WORK ITEM: Pictures stay out of the copy. Transcribe exactly the lines from the line with "Foto: Mercedes GP" through the final line of the records.

DATA LISTING:

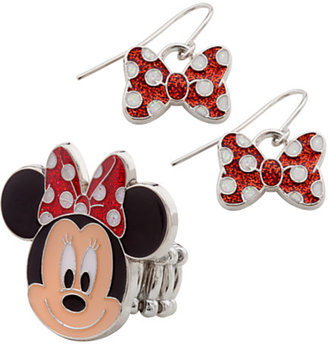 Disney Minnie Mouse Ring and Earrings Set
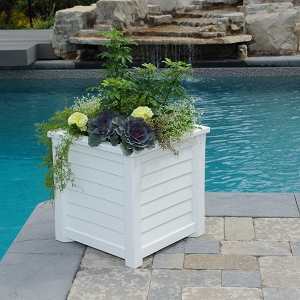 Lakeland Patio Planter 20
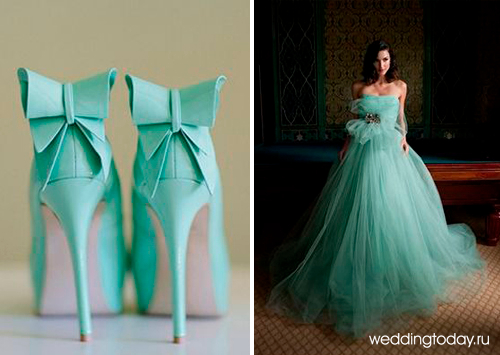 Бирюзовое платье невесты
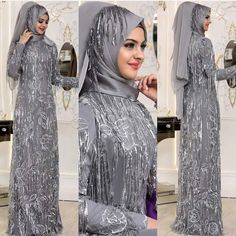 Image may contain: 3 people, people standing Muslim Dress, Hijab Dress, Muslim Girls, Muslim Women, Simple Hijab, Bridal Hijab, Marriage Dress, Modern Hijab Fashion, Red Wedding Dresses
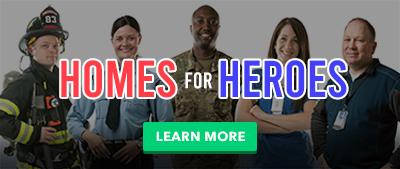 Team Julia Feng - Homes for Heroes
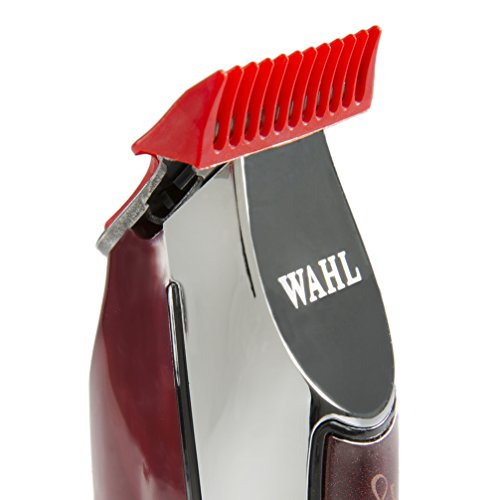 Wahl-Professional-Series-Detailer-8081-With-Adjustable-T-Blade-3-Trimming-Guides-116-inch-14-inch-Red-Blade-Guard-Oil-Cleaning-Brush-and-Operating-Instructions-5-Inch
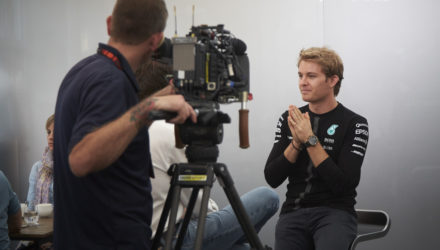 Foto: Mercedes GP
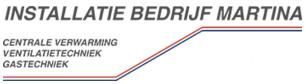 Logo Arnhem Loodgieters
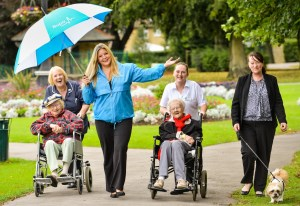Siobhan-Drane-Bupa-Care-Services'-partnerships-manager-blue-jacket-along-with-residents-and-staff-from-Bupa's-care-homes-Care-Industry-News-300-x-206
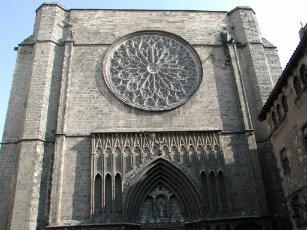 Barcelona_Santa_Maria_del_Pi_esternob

RESPONSE AREA:
 Foto: Mercedes GP
 Logo Arnhem Loodgieters
Siobhan-Drane-Bupa-Care-Services'-partnerships-manager-blue-jacket-along-with-residents-and-staff-from-Bupa's-care-homes-Care-Industry-News-300-x-206
 Barcelona_Santa_Maria_del_Pi_esternob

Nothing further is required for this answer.